Figure 6. A TLS deficient variant of DinB is proficient for -1 frameshift function

A. The DinB(F13V) variant can promote -1 frameshift mutagenesis but is not controlled by co-overproduction of UmuD. B. The -1 frameshift activity of DinB(F13V) is poorly inhibited by UmuD₂ in vitro. Plot of frameshift activity vs. UmuD concentration indicates that DinB(F13V) (open squares) retains much of its frameshift activity at concentrations of UmuD that inhibit virtually all DinB frameshift activity (closed circles). All reactions contain RecA in stoichiometric ratios with DinB. Error bars represent one standard deviation.
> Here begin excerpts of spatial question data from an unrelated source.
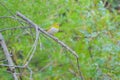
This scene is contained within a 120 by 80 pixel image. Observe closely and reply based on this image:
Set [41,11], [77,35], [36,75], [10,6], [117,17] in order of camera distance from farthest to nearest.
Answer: [117,17], [77,35], [36,75], [41,11], [10,6]

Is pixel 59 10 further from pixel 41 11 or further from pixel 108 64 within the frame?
pixel 108 64

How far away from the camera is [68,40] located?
2.19m

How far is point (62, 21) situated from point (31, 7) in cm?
52

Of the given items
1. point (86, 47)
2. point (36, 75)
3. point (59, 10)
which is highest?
point (59, 10)

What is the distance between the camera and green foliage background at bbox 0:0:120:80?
1.81m

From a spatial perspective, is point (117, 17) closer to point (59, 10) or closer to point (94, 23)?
point (94, 23)

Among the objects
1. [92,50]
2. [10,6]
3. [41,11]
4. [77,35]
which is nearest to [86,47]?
[92,50]

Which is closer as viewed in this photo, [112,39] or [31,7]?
[31,7]

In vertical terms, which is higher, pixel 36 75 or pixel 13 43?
pixel 13 43

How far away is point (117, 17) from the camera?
8.25ft

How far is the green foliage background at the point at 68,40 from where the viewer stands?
5.94ft

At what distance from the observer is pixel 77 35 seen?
2307 millimetres

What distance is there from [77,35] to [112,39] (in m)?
0.25

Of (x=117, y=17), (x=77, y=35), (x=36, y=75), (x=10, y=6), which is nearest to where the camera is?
(x=10, y=6)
Figure 7. RecA and UmuD₂ may enclose the open active site of DinB

A–B. In silico modeling of a ternary complex of the proteins. The surface representation of DinB is shown in blue, UmuD₂ in yellow, and RecA in orange. The DNA is relatively enclosed in the complex. C. Statistical covariance of DinB/pol κ residues across evolution. Residues that display statistical covariance with the UmuD₂ binding interface on E. coli DinB define an interface in a similar position on pol κ (shown in red), suggesting a possible rationale for the maintenance of this interface as a site of regulatory protein-protein interactions.